Excerpts of spatial question data
******************************

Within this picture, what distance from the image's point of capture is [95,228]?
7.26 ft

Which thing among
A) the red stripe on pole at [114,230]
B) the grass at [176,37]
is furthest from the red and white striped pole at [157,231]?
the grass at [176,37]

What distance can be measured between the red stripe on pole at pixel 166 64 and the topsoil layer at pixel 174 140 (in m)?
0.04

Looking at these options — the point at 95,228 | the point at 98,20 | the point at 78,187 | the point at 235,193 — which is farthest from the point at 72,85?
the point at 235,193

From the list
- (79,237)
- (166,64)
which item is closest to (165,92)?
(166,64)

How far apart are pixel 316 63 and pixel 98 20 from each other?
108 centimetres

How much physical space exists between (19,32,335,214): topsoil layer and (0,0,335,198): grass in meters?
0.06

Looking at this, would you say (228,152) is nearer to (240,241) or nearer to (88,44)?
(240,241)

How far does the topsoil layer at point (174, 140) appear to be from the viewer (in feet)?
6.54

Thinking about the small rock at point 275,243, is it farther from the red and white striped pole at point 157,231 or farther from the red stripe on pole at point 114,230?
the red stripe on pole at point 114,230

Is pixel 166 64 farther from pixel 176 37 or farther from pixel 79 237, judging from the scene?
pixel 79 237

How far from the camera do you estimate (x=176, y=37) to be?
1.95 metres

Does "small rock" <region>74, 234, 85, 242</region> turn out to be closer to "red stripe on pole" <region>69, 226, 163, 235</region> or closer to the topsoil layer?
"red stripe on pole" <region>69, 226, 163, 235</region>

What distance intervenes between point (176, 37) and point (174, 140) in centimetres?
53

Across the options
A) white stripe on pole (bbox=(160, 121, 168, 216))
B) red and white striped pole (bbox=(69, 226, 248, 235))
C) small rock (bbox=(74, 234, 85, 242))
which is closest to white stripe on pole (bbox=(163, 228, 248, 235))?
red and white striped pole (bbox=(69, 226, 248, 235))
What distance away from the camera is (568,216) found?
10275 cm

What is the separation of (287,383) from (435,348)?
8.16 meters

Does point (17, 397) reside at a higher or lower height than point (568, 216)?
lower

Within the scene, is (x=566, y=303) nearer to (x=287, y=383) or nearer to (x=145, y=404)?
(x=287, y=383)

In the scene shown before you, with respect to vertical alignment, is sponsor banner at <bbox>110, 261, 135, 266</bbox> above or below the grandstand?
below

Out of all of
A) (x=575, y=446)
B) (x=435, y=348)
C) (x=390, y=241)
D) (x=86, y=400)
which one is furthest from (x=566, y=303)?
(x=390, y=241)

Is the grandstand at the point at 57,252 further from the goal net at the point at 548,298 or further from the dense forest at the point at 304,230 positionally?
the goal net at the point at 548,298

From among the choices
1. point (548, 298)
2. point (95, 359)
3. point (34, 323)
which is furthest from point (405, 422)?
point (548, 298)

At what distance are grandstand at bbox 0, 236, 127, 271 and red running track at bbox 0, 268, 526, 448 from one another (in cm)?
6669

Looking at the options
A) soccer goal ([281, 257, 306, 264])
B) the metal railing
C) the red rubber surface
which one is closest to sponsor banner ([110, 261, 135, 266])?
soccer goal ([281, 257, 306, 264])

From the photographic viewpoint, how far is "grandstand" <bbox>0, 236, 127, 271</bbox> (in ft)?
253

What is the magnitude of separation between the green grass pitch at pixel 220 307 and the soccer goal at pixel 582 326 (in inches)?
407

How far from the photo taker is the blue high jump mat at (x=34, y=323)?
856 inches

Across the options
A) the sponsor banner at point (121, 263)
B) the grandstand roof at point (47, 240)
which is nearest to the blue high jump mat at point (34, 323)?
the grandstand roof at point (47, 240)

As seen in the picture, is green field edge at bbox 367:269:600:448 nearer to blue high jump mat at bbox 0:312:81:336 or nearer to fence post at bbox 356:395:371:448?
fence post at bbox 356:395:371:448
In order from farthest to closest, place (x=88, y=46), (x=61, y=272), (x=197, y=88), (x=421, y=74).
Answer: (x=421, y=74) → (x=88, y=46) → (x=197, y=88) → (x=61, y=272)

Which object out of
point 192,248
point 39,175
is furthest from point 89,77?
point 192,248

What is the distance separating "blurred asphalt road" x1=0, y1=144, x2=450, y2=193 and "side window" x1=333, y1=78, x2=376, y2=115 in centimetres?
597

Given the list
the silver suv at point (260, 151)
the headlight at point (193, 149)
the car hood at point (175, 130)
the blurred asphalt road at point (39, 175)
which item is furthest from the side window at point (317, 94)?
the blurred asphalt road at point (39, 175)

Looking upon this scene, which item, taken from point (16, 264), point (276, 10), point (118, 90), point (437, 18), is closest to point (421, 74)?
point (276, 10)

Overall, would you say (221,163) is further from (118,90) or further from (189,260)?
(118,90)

******************************

Switch "topsoil layer" to "subsoil layer" in everything from the line containing "What distance can" down to the line containing "1.95 metres", and give back only those lines, with all else unchanged.

Complete output –
What distance can be measured between the red stripe on pole at pixel 166 64 and the subsoil layer at pixel 174 140 (in m)?
0.04

Looking at these options — the point at 95,228 | the point at 98,20 | the point at 78,187 | the point at 235,193 — which is farthest from the point at 72,85?
the point at 235,193

From the list
- (79,237)
- (166,64)
which item is closest to (165,92)?
(166,64)

How far apart are pixel 316 63 and pixel 98 20 from each other?
108 centimetres

How much physical space exists between (19,32,335,214): subsoil layer and (0,0,335,198): grass in meters?
0.06

Looking at this, would you say (228,152) is nearer to (240,241) or nearer to (88,44)?
(240,241)

How far does the subsoil layer at point (174, 140) appear to be from the viewer (in feet)?
6.54

Thinking about the small rock at point 275,243, is it farther from the red and white striped pole at point 157,231 or farther from the red stripe on pole at point 114,230?
the red stripe on pole at point 114,230

Is pixel 166 64 farther from pixel 176 37 or farther from pixel 79 237, judging from the scene?
pixel 79 237

How far from the camera do you estimate (x=176, y=37) to be?
1.95 metres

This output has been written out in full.